PASSAGE PROVIDED —
----------------

# Drying leaves for tortoises



## Merrick (Aug 23, 2015)

Anyone done this if so how? I have read that you can put dried leaves on tortoises mazuri for the winter when some plants don't grow


----------



## Keith D. (Aug 23, 2015)

Merrick said:


> Anyone done this if so how? I have read that you can put dried leaves on tortoises mazuri for the winter when some plants don't grow


Interesting concept, wonder if it would work with mulberry and grape leaves. Then of course finding someone willing to ship leaves since i still cant find any lol


----------



## wellington (Aug 23, 2015)

I have fed both dried grape and mulberry leaves. just lay them out to dry.


----------



## Kapidolo Farms (Aug 23, 2015)

Dried leaves whole as is and crumpled and mixed in with Mazuri, or green greens works great. Sometimes some of the forsteni will eat the dry leaves even in the presence of fresh green mulberry. If you think about it most leaves on the ground are semi dry, when the tortoise will have easiest access.

If you have a whole branch or vine, hang it upside down, then they are in a good position to dry.


----------



## Merrick (Aug 24, 2015)

my first batch i just dried them on a paper towel getting ready for my not so wintery winter


----------



## nextep (Aug 25, 2015)

Looks great up to now!


----------



## Prairie Mom (Aug 26, 2015)

Merrick said:


> Anyone done this if so how? I have read that you can put dried leaves on tortoises mazuri for the winter when some plants don't grow


I'm drying leaves right now. I was just emailing with another forum member about it too. I am currently working on drying lawn clippings, grape leaves, squash leaves (but I'm going to chop up the stems to freeze them), watermelon leaves, holly hock leaves, and hosta leaves. I will also clip and dry many of my edible flowers. I'll try to rehydrate some and mix it in with fresh greens as well as mazuri.


----------



## BaconandEggs (Aug 27, 2015)

----------------

RECORDS —
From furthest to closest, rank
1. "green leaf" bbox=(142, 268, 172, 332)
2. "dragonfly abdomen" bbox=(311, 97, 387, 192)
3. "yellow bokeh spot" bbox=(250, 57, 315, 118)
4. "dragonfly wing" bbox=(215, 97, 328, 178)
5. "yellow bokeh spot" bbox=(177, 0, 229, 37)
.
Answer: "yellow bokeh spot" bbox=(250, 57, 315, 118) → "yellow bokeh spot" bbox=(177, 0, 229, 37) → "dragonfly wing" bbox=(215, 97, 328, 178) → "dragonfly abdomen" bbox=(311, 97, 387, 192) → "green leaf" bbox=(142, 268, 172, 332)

----------------

WHAT THIS EXERCISE ASKS —
**a.** Answer these about the tortoise leaf-drying thread above, one line each:
(i) Which two kinds of dried leaves does wellington say they have fed?
(ii) What does Kapidolo Farms say to do with a whole branch or vine?
(iii) What did Merrick dry the first batch on?
**b.** Please write out the tortoise leaf-drying thread again, starting with "I have fed both" and going on through "have easiest access.", and switch "mulberry" to "hibiscus" each time it appears.
**c.** Translate this sentence from the tortoise leaf-drying thread into Spanish: "If you have a whole branch or vine, hang it upside down, then they are in a good position to dry."

RESPONSES TO THE TASKS —
**a.**
(i) Grape and mulberry leaves.
(ii) Hang it upside down.
(iii) A paper towel.

**b.**
I have fed both dried grape and hibiscus leaves. just lay them out to dry.


----------



## Kapidolo Farms (Aug 23, 2015)

Dried leaves whole as is and crumpled and mixed in with Mazuri, or green greens works great. Sometimes some of the forsteni will eat the dry leaves even in the presence of fresh green hibiscus. If you think about it most leaves on the ground are semi dry, when the tortoise will have easiest access.

**c.** Si tienes una rama entera o una enredadera, cuélgala boca abajo; así quedan en buena posición para secarse.